Step 1: Next, from the AWS Console, I choose Imports from S3 option under DynamoDB service.

Step 2: Click on Import from S3 button to navigate to Import options.

In the S3 URL, enter the path to the source S3 bucket and the prefix in URI format.
Select** This AWS account** as the bucket owner
Select the remaining fields as shown in the below image and click on Next:

Step 3: On the next screen: Destination table - new table

Table Name - Enter a name for the DynamoDB table.
Partition key - as mentioned above, enter title.
Sort key - as mentioned above, enter show_id
For Table Settings, leave the Default settings selected. DynamoDB table will be created with default RCUs and WCUs. As mentioned earlier, the import process will not consume any of the table's capacity.
Choose Next

Step 4: Review the details and click Import

Step 5: An import job is created. It takes sometime to complete the import. Monitor the status of the job to move to Complete

The dataset has 8808 records and 8807 of those were successfully imported.
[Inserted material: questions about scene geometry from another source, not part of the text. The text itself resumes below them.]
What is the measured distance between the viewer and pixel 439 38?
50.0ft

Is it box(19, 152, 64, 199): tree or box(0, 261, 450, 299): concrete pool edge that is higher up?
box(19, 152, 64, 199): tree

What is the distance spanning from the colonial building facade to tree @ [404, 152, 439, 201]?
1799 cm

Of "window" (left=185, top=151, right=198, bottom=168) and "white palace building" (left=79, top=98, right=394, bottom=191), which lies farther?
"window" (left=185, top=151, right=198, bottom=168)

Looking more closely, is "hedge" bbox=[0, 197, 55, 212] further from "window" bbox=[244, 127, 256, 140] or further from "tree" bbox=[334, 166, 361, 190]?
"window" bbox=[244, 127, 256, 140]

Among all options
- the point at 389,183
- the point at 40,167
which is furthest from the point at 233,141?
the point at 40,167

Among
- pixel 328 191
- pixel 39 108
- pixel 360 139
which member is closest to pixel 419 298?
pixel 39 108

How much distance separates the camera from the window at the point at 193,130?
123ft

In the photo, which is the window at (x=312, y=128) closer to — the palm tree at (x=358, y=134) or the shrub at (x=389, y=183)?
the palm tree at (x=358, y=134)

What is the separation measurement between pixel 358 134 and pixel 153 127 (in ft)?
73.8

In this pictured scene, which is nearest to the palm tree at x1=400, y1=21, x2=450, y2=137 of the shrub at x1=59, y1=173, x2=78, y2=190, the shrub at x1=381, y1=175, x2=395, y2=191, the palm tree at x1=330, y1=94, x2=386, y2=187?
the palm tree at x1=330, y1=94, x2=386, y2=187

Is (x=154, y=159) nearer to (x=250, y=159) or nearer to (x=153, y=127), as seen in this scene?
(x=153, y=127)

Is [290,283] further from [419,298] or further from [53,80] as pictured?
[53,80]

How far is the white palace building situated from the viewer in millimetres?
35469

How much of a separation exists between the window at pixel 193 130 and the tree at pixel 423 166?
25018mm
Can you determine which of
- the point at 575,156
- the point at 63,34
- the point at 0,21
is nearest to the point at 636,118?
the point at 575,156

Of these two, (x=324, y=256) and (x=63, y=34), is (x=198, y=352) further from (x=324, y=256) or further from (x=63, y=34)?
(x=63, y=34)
One record failed to import and the same was logged in CloudWatch Log groups, as shown below:

Below are the records which was imported as DynamoDB table as items.

Common errors that we might encounter can be syntax errors, formatting issues and records which are missing Partition Key and Sort key. Please refer to the Validation errors section in the Developer Guide for more details.

One limitation I see with this feature is that data can only be imported into a new table that will be created during the import process. Already existing DynamoDB tables cannot be used as part of the import process.

Cost wise, DynamoDB import from S3 feature costs much less than normal write costs for loading data manually using custom solutions.

Thanks for reading this blog. Please share your comments and feedback. It helps me to learn and grow.